At one account, in addition to the fasteners, brass and hydraulic fittings he traditionally sold, Hofacker began supplying the company with hand and power tools, janitorial and first aid supplies. During a recent visit to another account, the customer was logged onto Grainger’s Web site searching for fireproof cabinets. Hofacker recognized the supplier and searched the Quote Master database in his laptop and discovered the same product at a 25 percent discount. It resulted in a sizeable order.

Hofacker says it’s easy to save quotes and access them later if a customer has a question or wants to place another order. When a customer reorders, he simply punches in the customer’s name or account number to retrieve the quote, which reduces his paper files.

Opening doors
Sue Stark of Montague Tool & Supply in Branchville, N.J., uses Quote Master primarily as a sourcing tool for products outside of the company’s normal inventory. Most of the company’s sales come from walk-in customers in search of specialty tools and construction supplies, but Montague also handles several large quarries and government accounts.

“When we have to source a product that we don’t have in the store, it’s the easiest place to look at NSN’s product offering,” she says.

Stark says the company frequently receives requisitions from local quarries in need of large quantities of general merchandise. Before belonging to NSN, Montague would lose those orders to national catalog companies because of the difficulty in locating out-of-stock products.
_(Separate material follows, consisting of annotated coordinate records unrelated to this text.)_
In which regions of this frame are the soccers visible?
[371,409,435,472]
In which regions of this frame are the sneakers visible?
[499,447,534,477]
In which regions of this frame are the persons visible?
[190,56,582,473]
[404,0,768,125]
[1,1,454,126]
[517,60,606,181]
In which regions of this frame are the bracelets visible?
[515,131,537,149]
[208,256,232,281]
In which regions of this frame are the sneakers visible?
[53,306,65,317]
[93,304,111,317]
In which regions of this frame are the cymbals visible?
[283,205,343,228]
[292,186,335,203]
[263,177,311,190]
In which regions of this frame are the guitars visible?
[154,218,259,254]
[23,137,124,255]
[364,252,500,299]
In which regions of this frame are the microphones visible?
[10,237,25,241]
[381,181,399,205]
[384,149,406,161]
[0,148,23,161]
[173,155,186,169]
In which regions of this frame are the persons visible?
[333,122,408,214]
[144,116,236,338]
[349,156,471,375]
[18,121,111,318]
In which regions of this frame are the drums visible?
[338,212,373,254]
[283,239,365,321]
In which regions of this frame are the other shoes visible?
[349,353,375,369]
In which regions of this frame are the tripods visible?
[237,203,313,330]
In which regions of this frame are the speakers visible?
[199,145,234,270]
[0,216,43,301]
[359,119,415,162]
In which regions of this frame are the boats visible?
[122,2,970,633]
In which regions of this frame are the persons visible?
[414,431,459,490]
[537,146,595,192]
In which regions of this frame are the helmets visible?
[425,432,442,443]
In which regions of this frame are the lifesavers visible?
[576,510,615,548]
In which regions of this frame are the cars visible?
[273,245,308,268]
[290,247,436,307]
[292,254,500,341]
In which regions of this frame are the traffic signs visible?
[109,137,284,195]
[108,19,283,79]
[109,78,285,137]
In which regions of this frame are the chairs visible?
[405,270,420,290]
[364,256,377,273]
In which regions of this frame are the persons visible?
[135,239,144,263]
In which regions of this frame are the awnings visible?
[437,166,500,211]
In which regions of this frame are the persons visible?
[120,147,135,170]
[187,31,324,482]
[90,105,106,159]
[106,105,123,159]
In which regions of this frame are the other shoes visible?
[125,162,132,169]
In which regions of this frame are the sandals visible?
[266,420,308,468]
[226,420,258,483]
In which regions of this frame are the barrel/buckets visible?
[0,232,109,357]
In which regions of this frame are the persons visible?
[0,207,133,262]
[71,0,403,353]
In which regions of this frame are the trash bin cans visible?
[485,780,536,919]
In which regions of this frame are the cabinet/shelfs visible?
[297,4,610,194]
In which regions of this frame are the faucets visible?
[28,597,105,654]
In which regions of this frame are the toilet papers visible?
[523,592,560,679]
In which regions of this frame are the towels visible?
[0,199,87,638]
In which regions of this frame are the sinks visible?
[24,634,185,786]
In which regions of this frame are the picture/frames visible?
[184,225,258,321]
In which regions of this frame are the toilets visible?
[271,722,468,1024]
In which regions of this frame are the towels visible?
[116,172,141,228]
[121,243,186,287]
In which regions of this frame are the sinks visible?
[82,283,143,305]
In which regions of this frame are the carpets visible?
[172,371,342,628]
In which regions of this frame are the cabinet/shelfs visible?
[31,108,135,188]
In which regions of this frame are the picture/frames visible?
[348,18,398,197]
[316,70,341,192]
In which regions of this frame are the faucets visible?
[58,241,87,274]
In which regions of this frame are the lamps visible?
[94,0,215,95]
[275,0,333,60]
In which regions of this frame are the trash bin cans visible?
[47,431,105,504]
“It’s been a great tool,” she says. “A lot of times you just wouldn’t quote an item because it would be too difficult or you didn’t have the time. This allows someone to quote a much larger list and be able to source it much easier.”

The ability to respond quickly to requests for quotes or to source hard-to-find items can sometimes mean the difference between getting a job or retaining a customer. At a certain point, if you keep saying no to customers, they’ll look for a new supplier. Quote Master makes it much easier to do that work, Stark says.

For example, a customer in search of a chemical pump recently contacted Montague for help.

“I found it in Quote Master and it was right in the Ace warehouse,” she says. “I typed in a description of the pump and got what I was looking for. Without Quote Master, I probably would have no-quoted the item and we would have lost the order. This company buys six or eight of those pumps a year and we probably have a repeat customer now.”

Knowing that the system provides up-to-date pricing is especially important to Stark. NSN updates prices every two weeks. Users simply log onto an Internet site every other Wednesday or request a CD-ROM to update the database within minutes.